I reached for the gold-bathed doorknob and twisted it, I pulled the door open and set only my left foot onto the carpet that greeted those who enteted. I scanned the area with my dark brown eyes and saw nothing.
I gave a sigh of relief and threw my backpack behind the door, where I usually placed it when I returned from school. Taking out my phone, I made my way to my couch, again sitting and browsing the media, awaiting my mother's return. But then it occured to me the terrifying, liberating, yet psychotic thought.

What if they never return?

What if my family was devoured by whatever that shadow was, the thing that followed me after school. I quickly jolted up from my couch and stood there, cautious. My heart pounding, my neck and arms feeling stiff, my legs shaking. Dark thoughts began to harass my brain, assaulting it with a violence I couldn't comprehend.

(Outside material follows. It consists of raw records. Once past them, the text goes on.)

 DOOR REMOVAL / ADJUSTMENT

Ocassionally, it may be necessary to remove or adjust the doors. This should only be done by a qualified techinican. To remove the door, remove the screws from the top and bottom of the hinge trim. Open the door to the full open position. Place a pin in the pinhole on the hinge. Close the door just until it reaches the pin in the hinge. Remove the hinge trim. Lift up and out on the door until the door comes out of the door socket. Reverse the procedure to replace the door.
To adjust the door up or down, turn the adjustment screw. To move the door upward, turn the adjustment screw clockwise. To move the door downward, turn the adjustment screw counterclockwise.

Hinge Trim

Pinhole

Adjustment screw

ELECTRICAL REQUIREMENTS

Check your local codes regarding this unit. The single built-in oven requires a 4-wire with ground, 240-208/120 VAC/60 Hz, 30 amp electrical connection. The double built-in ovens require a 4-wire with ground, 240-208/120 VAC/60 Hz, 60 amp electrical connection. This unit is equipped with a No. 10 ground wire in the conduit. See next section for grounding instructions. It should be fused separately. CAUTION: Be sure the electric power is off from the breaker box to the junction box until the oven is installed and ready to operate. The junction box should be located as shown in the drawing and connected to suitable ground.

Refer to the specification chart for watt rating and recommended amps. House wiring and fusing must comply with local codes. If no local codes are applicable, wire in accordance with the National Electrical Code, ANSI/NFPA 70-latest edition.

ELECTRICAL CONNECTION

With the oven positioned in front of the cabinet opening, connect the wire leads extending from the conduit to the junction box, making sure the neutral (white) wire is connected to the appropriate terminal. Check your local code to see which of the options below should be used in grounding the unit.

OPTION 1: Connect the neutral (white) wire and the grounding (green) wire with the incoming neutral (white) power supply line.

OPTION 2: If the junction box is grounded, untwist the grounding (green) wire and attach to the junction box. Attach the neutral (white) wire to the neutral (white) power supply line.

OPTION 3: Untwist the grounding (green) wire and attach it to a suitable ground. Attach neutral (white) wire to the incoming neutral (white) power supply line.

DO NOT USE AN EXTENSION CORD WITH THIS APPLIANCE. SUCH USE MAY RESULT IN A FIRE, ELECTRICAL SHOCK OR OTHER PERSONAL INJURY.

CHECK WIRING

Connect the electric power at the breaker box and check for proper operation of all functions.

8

I picked up my backpack again and ran outside of my apartment, skidding down the steps as fast as I could.

"Augh!" I shouted in pain, as I tripped over a step and fell to down 3 steps with the weight of my backpack. I scraped my forearm a bit, but got back up and looked around, embarrassed. I looked at my neighbor, the one who greeted me this morning, opening his door and stepping towards me.

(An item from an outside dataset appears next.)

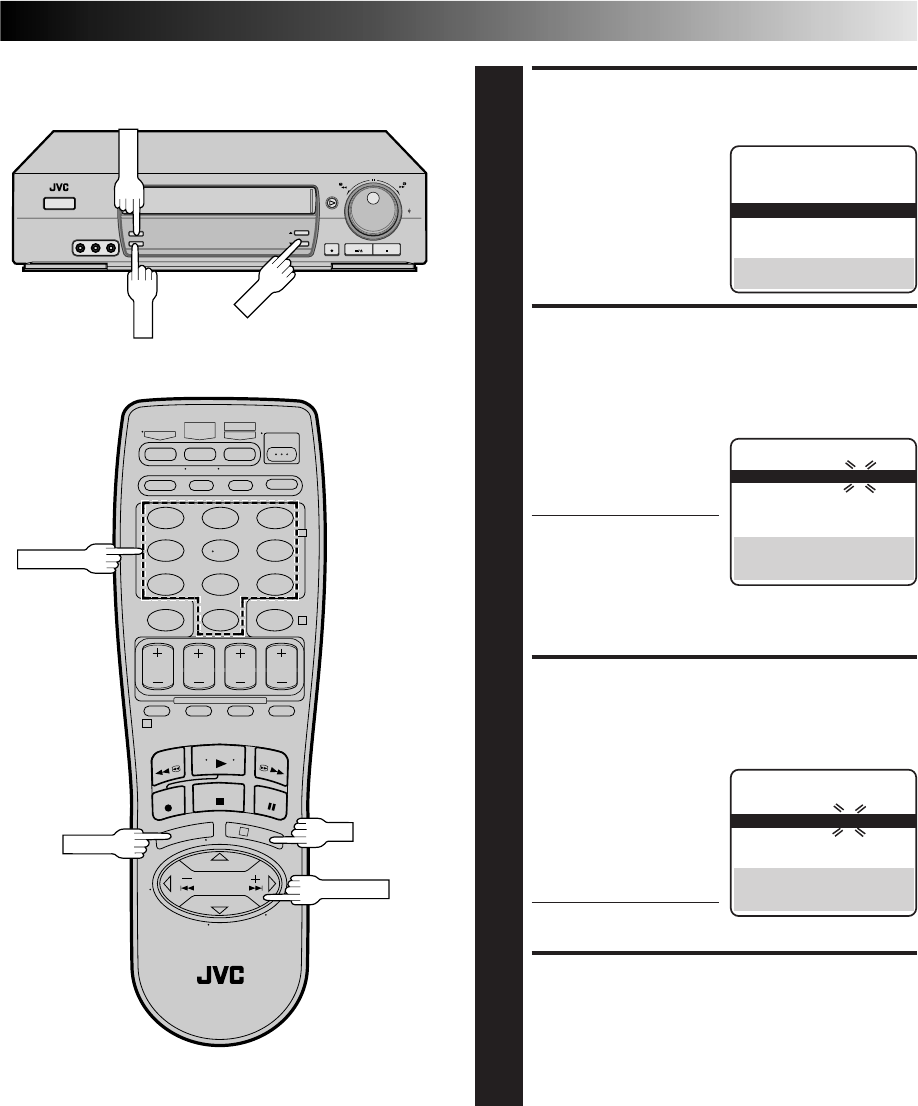 JVC

JVC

He wore a blue suit jacket with matching pants and smart shoes, two perfect and clean brown loafers. His black tie ragged along, tucked inside his jacket.

"Are you alright?" He asked, looking at me in the eyes with a slight smile on his face, with a streak of his blond hair falling down. He had a charming voice and he was in all honesty, attractive.

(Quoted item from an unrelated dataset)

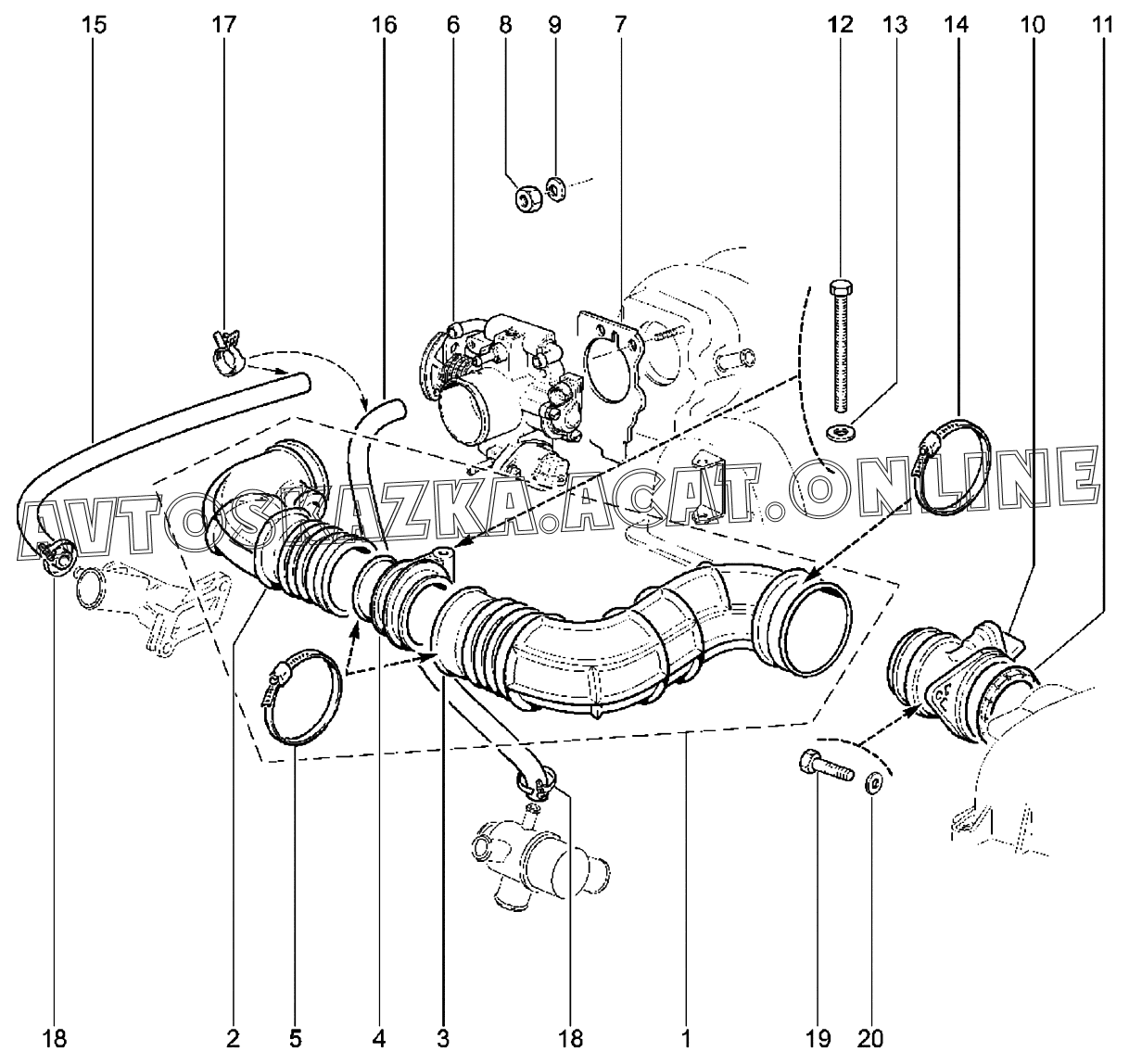 15 17 16 6 8 9 7 12 13 14 10 11

AVTOSKAZKA.ACAT.ONLINE

18 2 5 4 3 18 1 19 20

"Uh, yeah. Thanks." I quickly muttered, stuttering on all my words. I tried to get up but he placed his hand on my knee.

"Don't get up," he blurted. "I see the scrape on your arm, I'll get a disinfectant." He suggested, getting up from his kneeling position over me and returned to his home. I sat there, waiting for the blond man to return with his first aid kit. It wasn't long before the door to his home creaked along it's hinges, but it didn't open all the way, only enough. Enough for me to see a shadowed face in the house, covered by the door, staring at me intently.

It then opened all the way and the man came back out, with the midly jovial face he wore earlier. He paced towards me, holding a white box with a red cross in the center, he held it with his left hand with a handle. He sat by my side and asked to see my scarped arm, taking out a bottle of blue fluid and a gauze. He bathed the gauze pad in the disinfectant and gently patted it, rubbed it along my scrape, with the upmost sensual emotion on his face. I felt uncomfortable and using my Blue Neighborhood, I knocked over the disinfectant. Luckily, regular people couldn't see Stands so he was bewildered.